**Stated goal**
Pictures are not part of the copy; repeat everything else in the records exactly.

Rows from a spatial reasoning dataset:
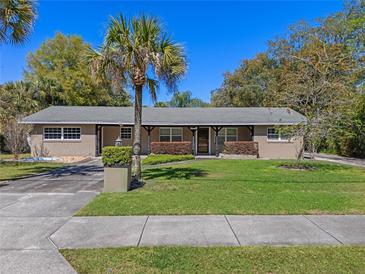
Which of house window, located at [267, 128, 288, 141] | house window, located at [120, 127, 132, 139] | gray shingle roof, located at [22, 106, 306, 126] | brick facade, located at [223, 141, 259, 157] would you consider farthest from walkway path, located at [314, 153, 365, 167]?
house window, located at [120, 127, 132, 139]

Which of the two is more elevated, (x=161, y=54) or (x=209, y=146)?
(x=161, y=54)

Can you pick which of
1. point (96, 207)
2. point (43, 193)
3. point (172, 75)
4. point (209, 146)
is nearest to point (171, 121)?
point (209, 146)

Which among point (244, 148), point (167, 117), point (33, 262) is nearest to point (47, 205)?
point (33, 262)

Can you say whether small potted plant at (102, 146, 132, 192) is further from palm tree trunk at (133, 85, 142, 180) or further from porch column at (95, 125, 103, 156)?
porch column at (95, 125, 103, 156)

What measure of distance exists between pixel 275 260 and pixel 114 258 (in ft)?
7.36

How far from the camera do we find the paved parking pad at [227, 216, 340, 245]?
455 centimetres

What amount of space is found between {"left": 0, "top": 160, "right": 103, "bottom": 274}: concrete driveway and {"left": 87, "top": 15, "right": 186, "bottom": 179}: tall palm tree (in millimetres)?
2735

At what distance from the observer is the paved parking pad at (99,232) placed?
4.44 metres

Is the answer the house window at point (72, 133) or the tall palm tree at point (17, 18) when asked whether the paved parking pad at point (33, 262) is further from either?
the house window at point (72, 133)

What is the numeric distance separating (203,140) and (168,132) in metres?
A: 3.05

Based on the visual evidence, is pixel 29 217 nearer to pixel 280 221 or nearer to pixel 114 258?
pixel 114 258

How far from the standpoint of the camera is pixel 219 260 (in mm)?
3836

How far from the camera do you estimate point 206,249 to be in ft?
13.8

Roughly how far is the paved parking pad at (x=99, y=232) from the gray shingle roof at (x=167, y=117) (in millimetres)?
15541
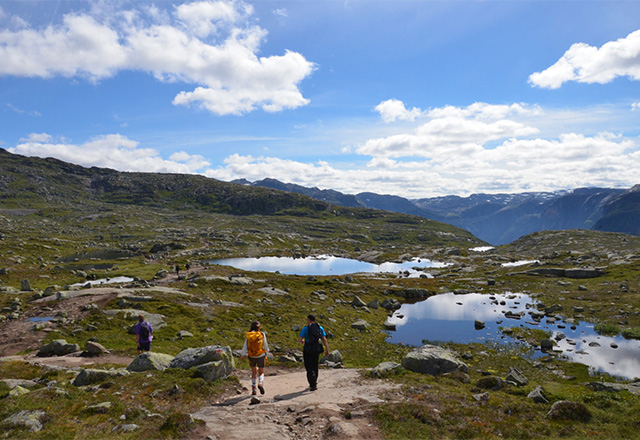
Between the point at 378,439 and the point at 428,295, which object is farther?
the point at 428,295

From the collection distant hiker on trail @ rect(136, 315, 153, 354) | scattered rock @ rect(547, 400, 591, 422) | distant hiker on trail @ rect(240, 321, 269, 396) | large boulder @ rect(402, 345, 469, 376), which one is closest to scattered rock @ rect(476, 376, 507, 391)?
large boulder @ rect(402, 345, 469, 376)

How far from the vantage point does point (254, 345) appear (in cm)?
1800

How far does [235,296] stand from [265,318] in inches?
456

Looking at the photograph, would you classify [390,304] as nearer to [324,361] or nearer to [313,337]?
[324,361]

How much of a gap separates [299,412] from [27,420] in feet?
36.8

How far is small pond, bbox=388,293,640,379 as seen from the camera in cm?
3291

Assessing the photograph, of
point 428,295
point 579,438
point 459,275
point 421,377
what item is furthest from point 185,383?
point 459,275

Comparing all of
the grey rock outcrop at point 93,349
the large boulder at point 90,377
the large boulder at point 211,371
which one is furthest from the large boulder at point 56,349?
the large boulder at point 211,371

**Solution for this problem**
Which of house window, located at [267, 128, 288, 141] | house window, located at [120, 127, 132, 139] | gray shingle roof, located at [22, 106, 306, 126] | brick facade, located at [223, 141, 259, 157] would you consider farthest from walkway path, located at [314, 153, 365, 167]?
house window, located at [120, 127, 132, 139]

Which of the two is more elevated, (x=161, y=54) or (x=209, y=146)?
(x=161, y=54)

Can you pick which of
1. point (96, 207)
2. point (43, 193)
3. point (172, 75)
4. point (209, 146)
is nearest to point (171, 121)?
point (209, 146)

Which among point (244, 148), point (167, 117), point (33, 262) is nearest to point (47, 205)?
point (33, 262)

Can you say whether small potted plant at (102, 146, 132, 192) is further from palm tree trunk at (133, 85, 142, 180) or further from porch column at (95, 125, 103, 156)?
porch column at (95, 125, 103, 156)

What measure of distance exists between pixel 275 260 and pixel 114 258 (in ft)?
7.36

How far from the camera do we find the paved parking pad at [227, 216, 340, 245]?
455 centimetres

What amount of space is found between {"left": 0, "top": 160, "right": 103, "bottom": 274}: concrete driveway and {"left": 87, "top": 15, "right": 186, "bottom": 179}: tall palm tree (in millimetres)?
2735

At what distance from the observer is the paved parking pad at (99,232) placed?
4.44 metres

Is the answer the house window at point (72, 133) or the tall palm tree at point (17, 18) when asked whether the paved parking pad at point (33, 262) is further from either?
the house window at point (72, 133)

What is the numeric distance separating (203,140) and (168,132) in metres?
A: 3.05

Based on the visual evidence, is pixel 29 217 nearer to pixel 280 221 or nearer to pixel 114 258?
pixel 114 258

How far from the standpoint of the camera is pixel 219 260 (in mm)?
3836

How far from the camera do you estimate point 206,249 to be in ft?
13.8

Roughly how far is the paved parking pad at (x=99, y=232) from the gray shingle roof at (x=167, y=117) (in millimetres)?
15541
Between the point at 378,439 and the point at 428,295, which object is farther?
the point at 428,295

From the collection distant hiker on trail @ rect(136, 315, 153, 354) | scattered rock @ rect(547, 400, 591, 422) | distant hiker on trail @ rect(240, 321, 269, 396) | large boulder @ rect(402, 345, 469, 376), which one is closest to scattered rock @ rect(476, 376, 507, 391)?
large boulder @ rect(402, 345, 469, 376)

How far from the vantage point does point (254, 345) appear (in cm)?
1800

How far does [235,296] stand from [265,318] in inches?
456

Looking at the photograph, would you classify [390,304] as nearer to [324,361] or nearer to [313,337]?
[324,361]

How much of a gap separates [299,412] from [27,420] in feet?
36.8

How far is small pond, bbox=388,293,640,379 as seen from the camera in cm?
3291

Assessing the photograph, of
point 428,295
point 579,438
point 459,275
point 421,377
what item is furthest from point 185,383?
point 459,275

Comparing all of
the grey rock outcrop at point 93,349
the large boulder at point 90,377
the large boulder at point 211,371
which one is furthest from the large boulder at point 56,349?
the large boulder at point 211,371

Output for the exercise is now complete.